Forum OpenACS Development: Response to Cacing of database queries ...

Collapse
Posted by Michael Bryzek on
While I see the benefits of caching database queries, is it really a requirement to provide automatic caching of all queries? On the site I am currently working on (n.b. we are using redhat ccm but I think the problem is the same), our caching needs came down to the following requirements:

  * Cache a portion of a page for some period of time

  * Cache a particular query forever

  * Cache a particular query for some period of time

  * Cache a particular query until some event happens.

The event that indicates the need for cache flusing is not standard and is not trivial in some cases. Our solution to the above three requirements was to use a key based cache with an optional parameter to specify the length of time after which the cache expires. Whenever an event occurs that indicates the need for cache flushing (e.g. creating a new site node), we manually flush the appropriate cache using an appropriate key.

In the OACS world, one possible way to do the same for the queries is to use the unique keys we already have for the queries as the cache keys. When you create a site node, you flush that key from the cache (or at least mark it to be flushed at next access).

In practice, I have found that I really only need/want to cache a few queries - the expensive ones or the ones our users hit the most often. As a developer, i know what these queries are - after all, I already had to tune them :) I would thus be very happy with an API to cache individual queries rather than a parameter to cache all my queries. With this type of design, it is up to the developers to decide explicitly what to cache, for how long, and when to flush.

From the previous posts, we have the following concrete needs:

* Greenpeace: flush individual db queries every 5 minutes

We can provide a -cache_time flag to the db_* procs and simply use the already unique name of the query as a cache key.

  * Permissions: "define a cache pool specifically for permissions, which gets flushed whenever an object's permissions change"

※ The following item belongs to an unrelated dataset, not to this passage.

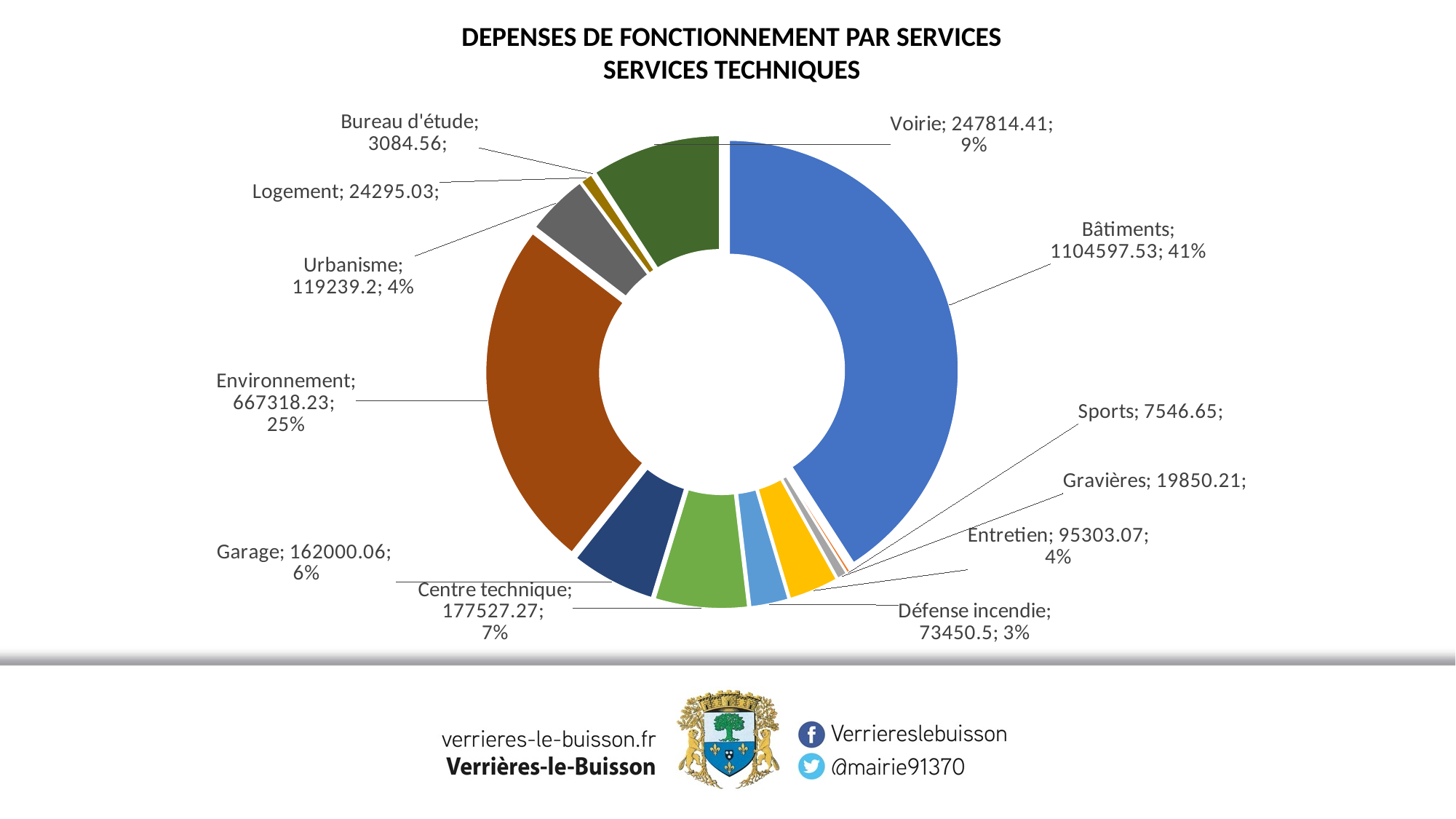
Which service has the lowest expenditure? Bureau d'étude Which service has the highest expenditure? Bâtiments Which is larger, the value for Centre technique or the value for Garage? Centre technique What is the value for Défense incendie? 73450.5 What share of the total does Environnement represent? 25% How many services (categories) are shown in the chart? 12 What type of chart is shown on the slide? Doughnut (pie) chart What is the value for Bâtiments? 1104597.53 What share of the total does Voirie represent? 9% What is the title of the chart? DEPENSES DE FONCTIONNEMENT PAR SERVICES SERVICES TECHNIQUES What is the value for Environnement? 667318.23 What is the difference between the values for Bâtiments and Environnement? 437279.3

My assumption here is that we would be accessing the permissions we are checking through an existing api (e.g. ad_require_permission or something similar). These methods would then explicitly cache the results of the permission checks using a key which could be deterministically generated from the object_id.

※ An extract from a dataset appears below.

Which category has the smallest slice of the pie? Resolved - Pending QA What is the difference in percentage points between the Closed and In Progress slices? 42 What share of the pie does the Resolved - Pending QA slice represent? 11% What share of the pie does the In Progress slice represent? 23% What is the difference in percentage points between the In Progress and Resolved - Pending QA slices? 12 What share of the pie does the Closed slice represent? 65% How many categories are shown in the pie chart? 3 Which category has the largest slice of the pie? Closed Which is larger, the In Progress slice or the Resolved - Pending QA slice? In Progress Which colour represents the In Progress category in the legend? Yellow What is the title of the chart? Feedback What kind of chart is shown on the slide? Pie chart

The code which updates the permissions of an object could then flush the cache for the permissions key for that object.

  * Grouping of cached items - if you flush one item, you must flush these other items (from the example on keeping content in-sync with its associated side panels)

This is a pretty tough requirement. A cursory glance through the docs for ns_cache indiciates it is already capable of flushing the cache based on a key pattern. If so, we can meet this requirement by creating composite cache keys and then flushing based on the first part of the key.

  * Flushing site nodes

The strategy here would be similar to permissions. We ensure a deterministic way to get the cache key for a given site node. When a site node is edited, we flush the cache for that key.

What do you think about requiring a bit more work from the developer to remove the need for complex logic pertaining to cache flushing? I haven't thought too much about the details of implementing the above in OACS, but I believe we have enough support with ns_cache to do the above. Please do correct me if I'm mistaken here.